Despite her lack of traditional business training, Jurukovska said the regular meetings convinced her that her idea was viable, and that she had the capabilities to develop the requisite toolkit to get it off the ground.

“So far, the whole experience has been more than great,” Jurukovska said. “The project gave me an additional encouragement and assured me that anyone can start a business as long as they are willing to learn new things.”

“Our entrepreneur is a rock star,” Gray said of Jurukovska. “She has a good idea, she has a good sense of what she wants to do with it, and she has thought through a lot of the challenges.”

Gray and Reiss said the ideal mentor-mentee relationship took some time to solidify. As MBAs armed with a wealth of entrepreneurial theory and experience, the Darden students went into the program imagining they would be full of answers and solutions.
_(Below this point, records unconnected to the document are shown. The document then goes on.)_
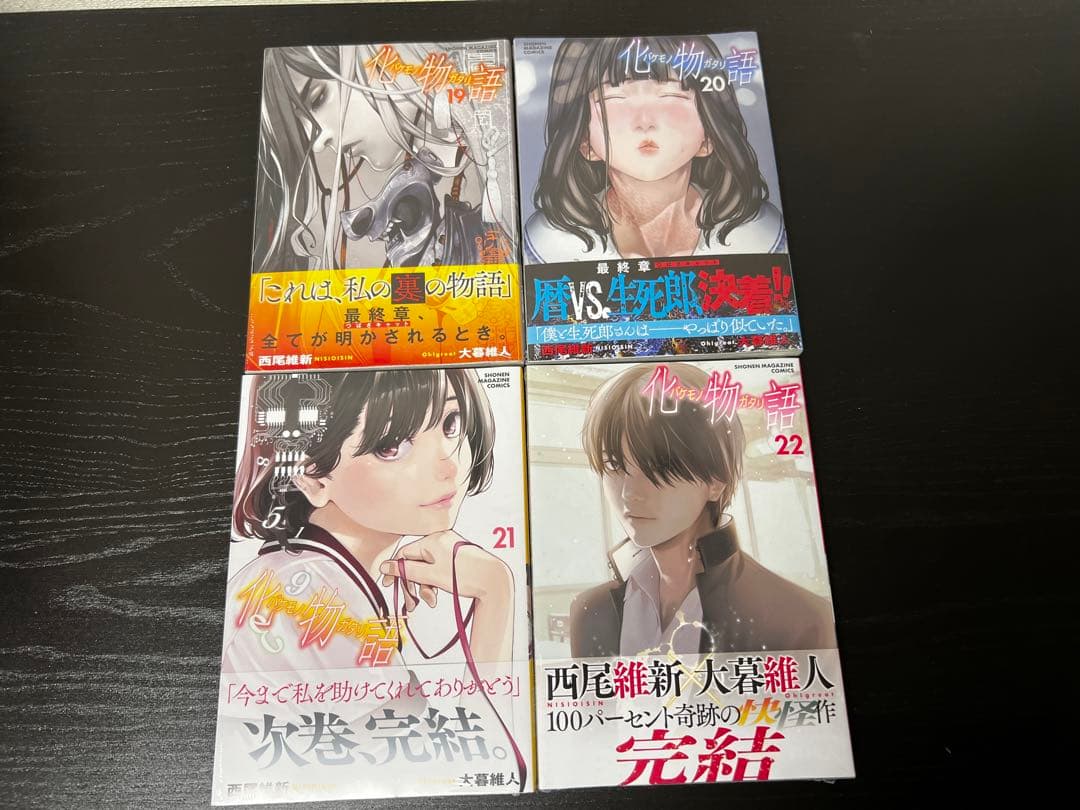 化物語 全巻初版 シュリンク未開封　全22巻セット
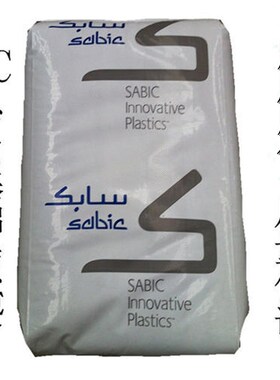 通用级 PC沙伯基础(原GE)/PC2200R 透明级 耐高温 高流动 高抗冲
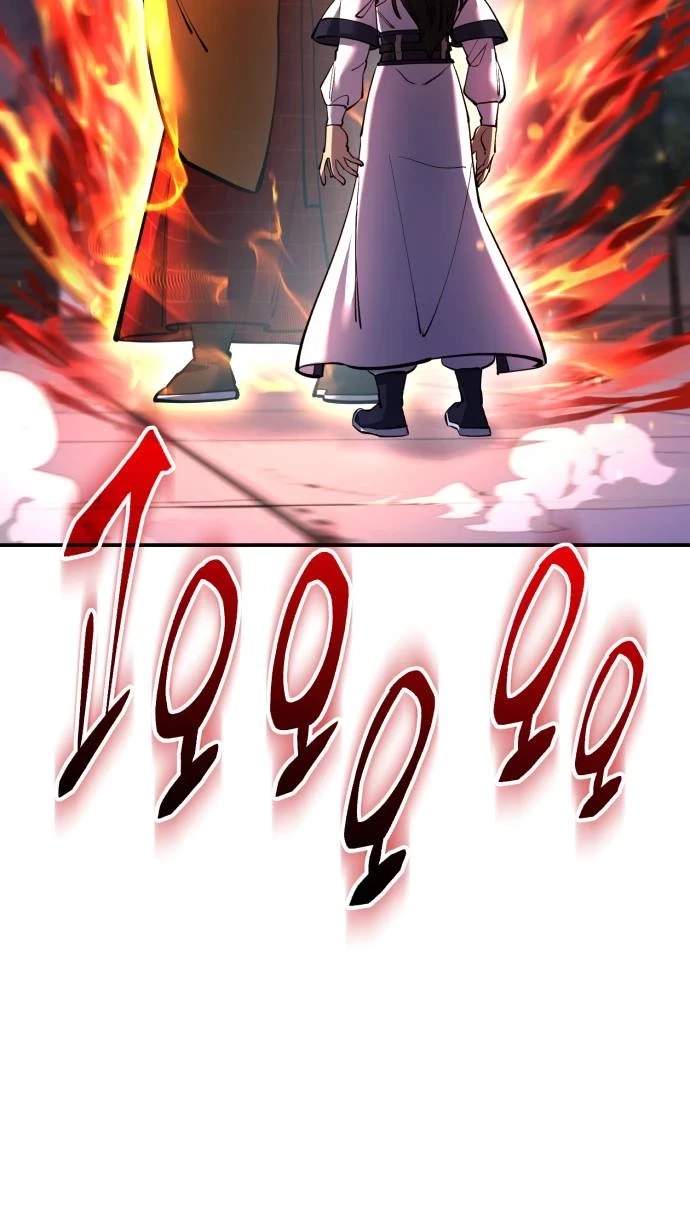 World’s Greatest Senior Disciple - Chapter 204 Page 120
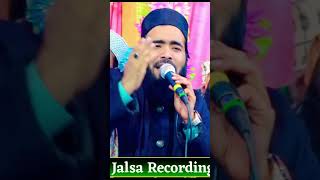 Mohammed Ali Faizi ki naat Likhe Hain khat Jo aaka ko 👌IslamicYouTube content kuran allah live [upl. by Noak89]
“Our inclination at first was to jump in and try to do everything.” Gray said. “We quickly realized we didn’t understand enough about Macedonia to do so, and that that strategy takes ownership away from Jana, which was the last thing we wanted to do.”

Illimitable

“You get excited, and you want to do what you can to help, but you’re not nearly as familiar with the business environment on the ground as they are,” Reiss said.

Instead, the pair suppressed their natural instincts and started advising less while listening more, enabling them to develop a deeper understanding of what Jurukovska hoped to accomplish. It also helped them identify what a successful outcome from their sessions could look like.
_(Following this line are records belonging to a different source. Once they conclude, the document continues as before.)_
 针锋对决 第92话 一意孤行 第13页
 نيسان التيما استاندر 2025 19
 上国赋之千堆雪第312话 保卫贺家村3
Along the way, they helped guide Jurukovska toward a viable business strategy, wrestling with fundamentals like pricing and customer acquisition strategy along the way. They also gained a greater understanding of the unique challenges involved in starting a business in a country like Macedonia, where roughly a quarter of the population is unemployed, according to Cuellar.
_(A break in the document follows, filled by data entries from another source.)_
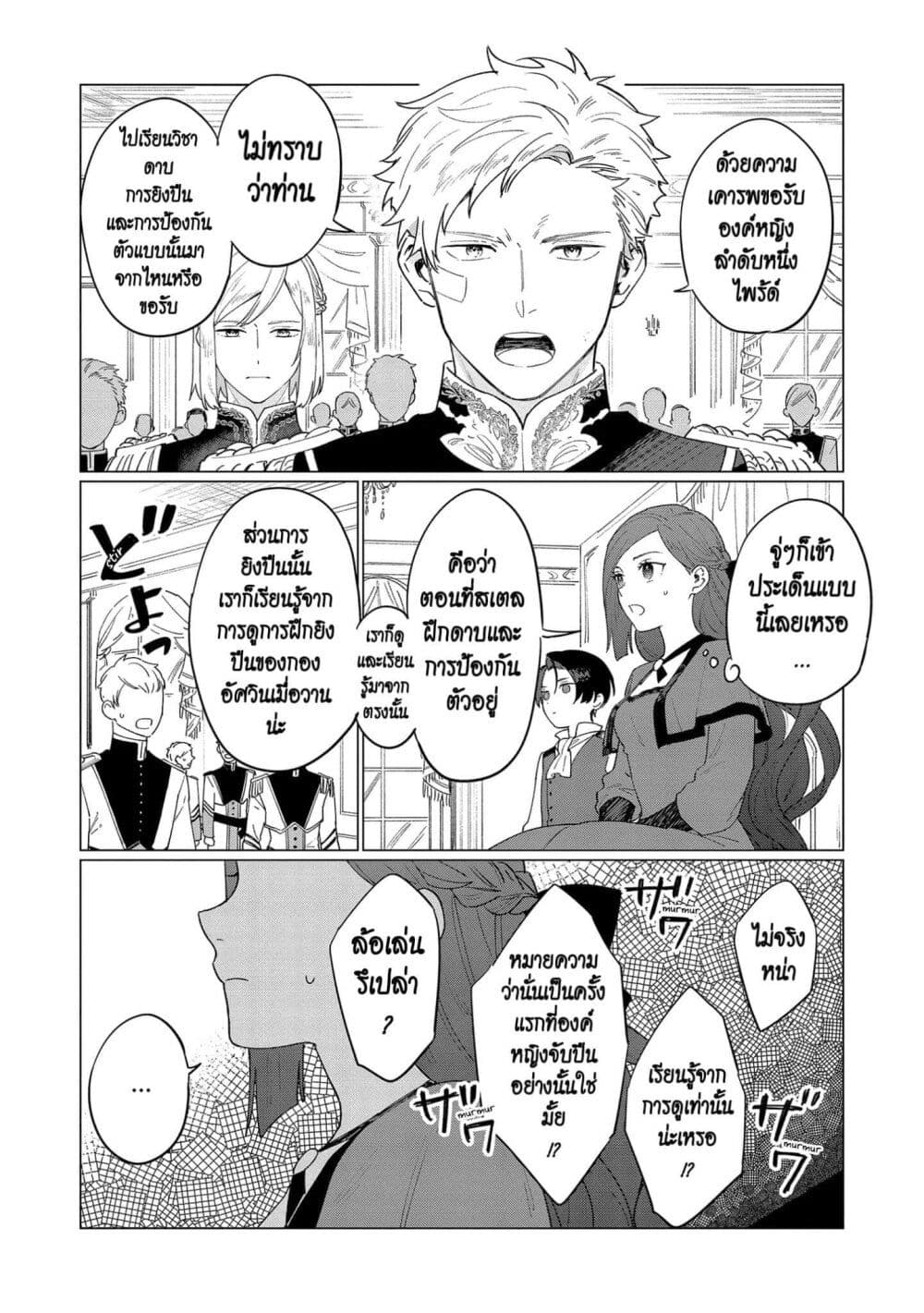 Higeki no Genkyou tonaru Saikyou Gedou Rasubosu Joou wa Tami no Tame ni Tsukushimasu page 4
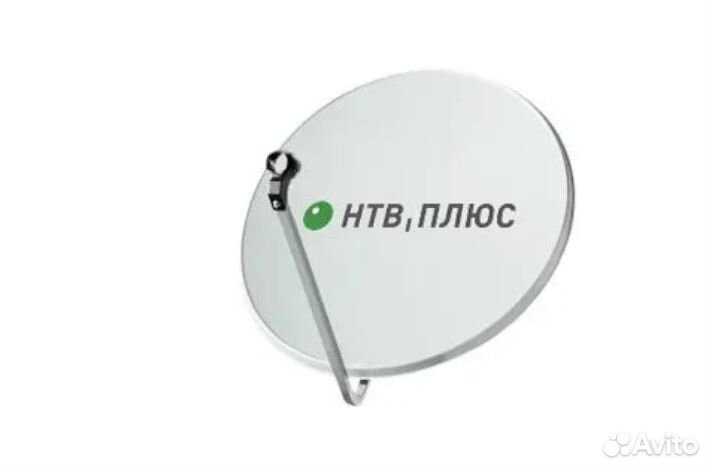 Комплект НТВ плюс (спутниковая тарелка, ресивер)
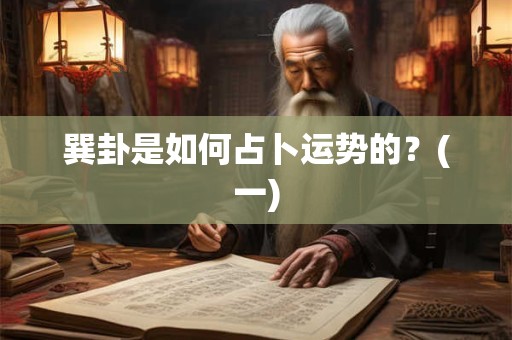 巽卦是如何占卜运势的？(一)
“I’ve been able to understand more than I thought I would about Macedonia, with Jana’s help of course,” said Reiss. “It’s kind of the case method mentality – becoming an expert in some new area very quickly. The environment is different and the answers may be different, but the questions you ask and the way you think through it is very applicable.”

Gray said a key takeaway from the experience for him is witnessing the global applicability of the business skills he has learned before and during his time at Darden.

“In a lot of ways, Jana is where we were when we were 22 and first learning how to make it work in the corporate world, but she’s doing it in a very different country. Still, at the end of the day, certain core elements of business sense are still core elements,” Gray said. “How you adapt those to global and international products and services, there is always some nuance there, but the lion’s share of the basics of business strategy definitely applies in Macedonia as much as it does anywhere else.”

Gray and Reiss have also worked with Cuellar to help bring some additional structure to the mentorship program. To that end, a second round of pairings between Darden students and the Co-Lab are in the works for the remainder of the school year.

“Not only have Stewart and Mat helped their Macedonian entrepreneur, Jana, but by providing me with feedback, they have helped improve the whole Co-Lab concept,” Cuellar said. “Moving forward, Stewart and Mat are leading the charge to add another Macedonian entrepreneur and additional Darden MBA candidates to the Co-Lab project.”

Gray and Reiss are careful not to overstate their impact, but each said they take satisfaction in making a modest, but tangible difference in the life of at least one burgeoning entrepreneur.

“I’ve always been interested in economic development and social entrepreneurship broadly, and I thought that this is a way I can help,” Gray said. “It feels really good to take our learnings and apply them to help someone else along a similar path, and it feels good to do it in a new geographic location that presents new and interesting challenges.”